In a city whose method of operation is exclusivity in everything, it’s quite surprising that the concept of secret bars took hold only recently. Secret bars are not “secret” in the strictest sense. Most of them have a website and a Facebook page.

At the same time, it’s practically impossible to just stumble upon one while walking around nighttime Moscow. A much better phrase to describe these places would be “well hidden.”

The Mendeleev Bar (20/1 Ulitsa Petrovka, +7-495-625-3385), established by Arkady Novikov, Moscow’s most prolific restaurateur, and Igor Lantsman, owner of the popular Rolling Stone club, hides in the basement of Lucky Noodles.

Lucky Noodles, also by Novikov and Lantsman, is an attempt to re-create an atmosphere of a cheap stand-up Chinese noodle joint in the very center of Moscow, complete with Chinese staff who barely speak any Russian.

The first few times I went there for noodle soup and a Tsingtao beer, I didn’t even notice the curtain in the corner behind the cash register with a bulky bouncer lounging next to it. It turns out there’s a staircase behind the curtain leading to the basement. The interior is dark, plaster is peeling off the walls and ceiling exposing brickwork, and there’s lots of vintage furniture, with no two items alike. Taking inspiration from the famous Apotheke in New York’s Chinatown, Mendeleev is all about concoctions, the preferred ones being the high Thai, a version of mai tai with Mendeleev’s own blend of rum, and the Chinese market martini.

Igor Lantsman confides that expats are the target audience for the bar.

“I like foreigners. I think they act as a barometer for the quality of the place,” he said. At the same time, Lantsman doesn’t consider Mendeleev glamorous. “We are oriented at people who are not hunting out trends, not going to clubs that have ‘the most girls,’ but where the food and music are good.”

Mendeleev has jazz nights on Thursdays and dancing on Fridays and Saturdays.

Oldich Dress & Drink (11 Ulitsa Bolshaya Dmitrovka, +7-499-951-7993) is also in the basement, but of a rather overpriced vintage clothing shop. Oldich was the talk of the town in November when it opened. It’s right next to the Conde Nast office on Bolshaya Dmitrovka, and GQ’s editor-in-chief, Michael Idov, couldn’t stop tweeting and Facebooking about it for days. He even deejayed at the opening.

The first few parties were 100 percent exclusive. If you weren’t on the list, you could forget about it.
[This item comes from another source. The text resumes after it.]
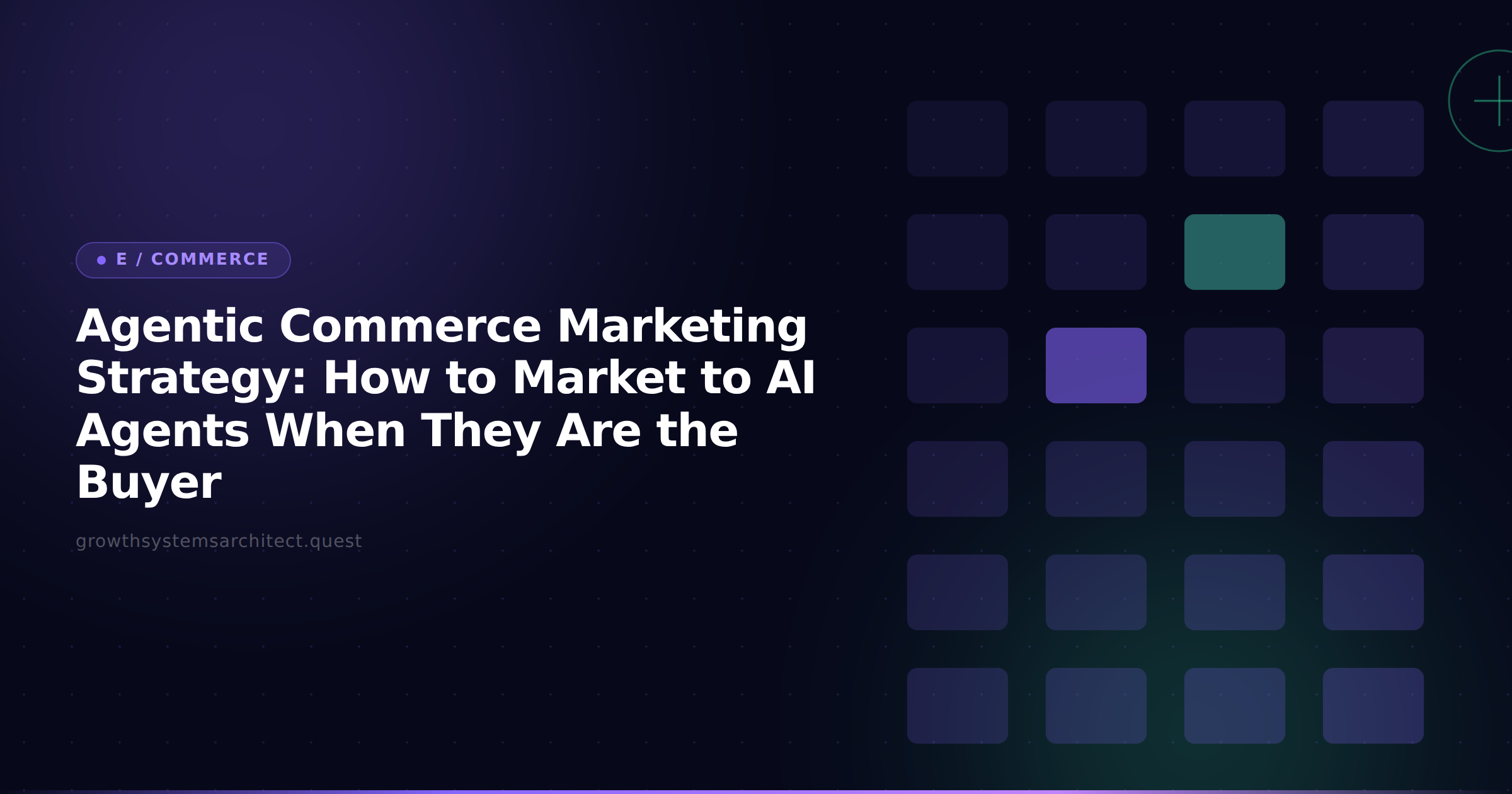 E / COMMERCE

Agentic Commerce Marketing Strategy: How to Market to AI Agents When They Are the Buyer

growthsystemsarchitect.quest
But when the hype somewhat died down and we finally managed to get in, all we found were several beautiful young people dancing halfheartedly to the tunes from DJ Osadchi. The interior is of macabre variety, with (hopefully fake) post-mortem masks on the wall and a creepy mannequin at the entrance.
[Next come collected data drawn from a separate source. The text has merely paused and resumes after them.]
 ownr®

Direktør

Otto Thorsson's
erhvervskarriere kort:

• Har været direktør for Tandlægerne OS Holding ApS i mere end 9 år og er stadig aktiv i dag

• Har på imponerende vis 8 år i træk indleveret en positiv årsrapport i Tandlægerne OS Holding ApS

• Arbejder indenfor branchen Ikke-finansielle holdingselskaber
The menu boasts some rather sophisticated cocktails and burgers. At the toilet, I ran into a completely trashed guy in a cheap suit who looked very much out of place at Oldich. He said, “Dude, whaaaaat’s up? Happy new year!” When I came back, no one was dancing anymore. The young and the beautiful were getting their coats and talking of walking to the nearby Simachev Shop & Bar.

The website for the club 12 Volts (12/2 Ulitsa Tverskaya, +7-495-933-2815) boasts a United Nations certificate as the most LGBT-friendly bar in Moscow. I wonder whether the UN is aware it’s been giving out certificates like that.
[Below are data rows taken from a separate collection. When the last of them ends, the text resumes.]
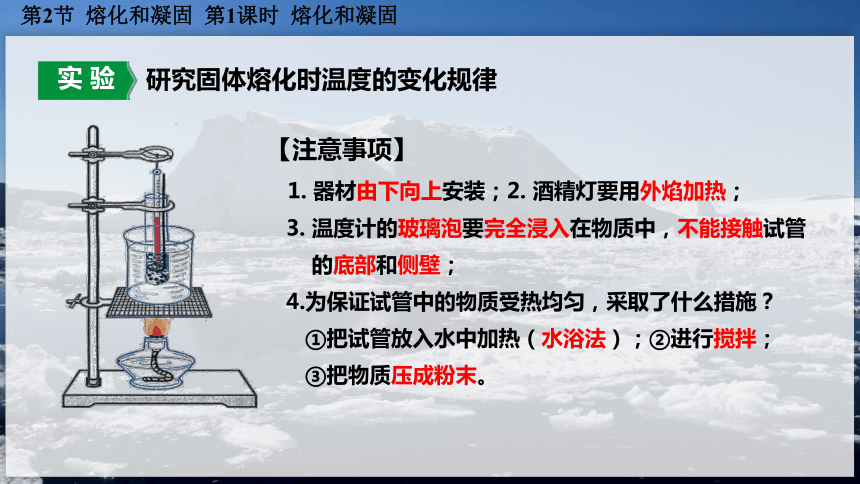 第2节 熔化和凝固 第1课时 熔化和凝固

实验 研究固体熔化时温度的变化规律

【注意事项】

1. 器材由下向上安装；2. 酒精灯要用外焰加热；

3. 温度计的玻璃泡要完全浸入在物质中，不能接触试管的底部和侧壁；

4.为保证试管中的物质受热均匀，采取了什么措施？

①把试管放入水中加热（水浴法）；②进行搅拌；

③把物质压成粉末。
Google Maps showed the spot right off Tverskaya Ulitsa, but it took us a while to find it. We could have given up altogether if not for a couple of girls who looked like they might be heading to an LGBT kind of place.

We followed them into the dark alleyways and soon were at an unmarked entrance at the side of a building. We buzzed in and found ourselves at the top of a staircase that led to a barred door. Apparently we were deemed fit to enter and the door swung open.

The bartender was a no-nonsense heavily tattooed woman in a leather jacket. We got Long Islands and watched the mostly gay crowd swing to a mix of Russian and Western hits from the ’90s. When we came out, we were silent for a few moments. Then I said, “That one girl who stood right next to me at the bar looked kind of cute.” My friends laughed and said: “That was most definitely not a girl.” Oh, well.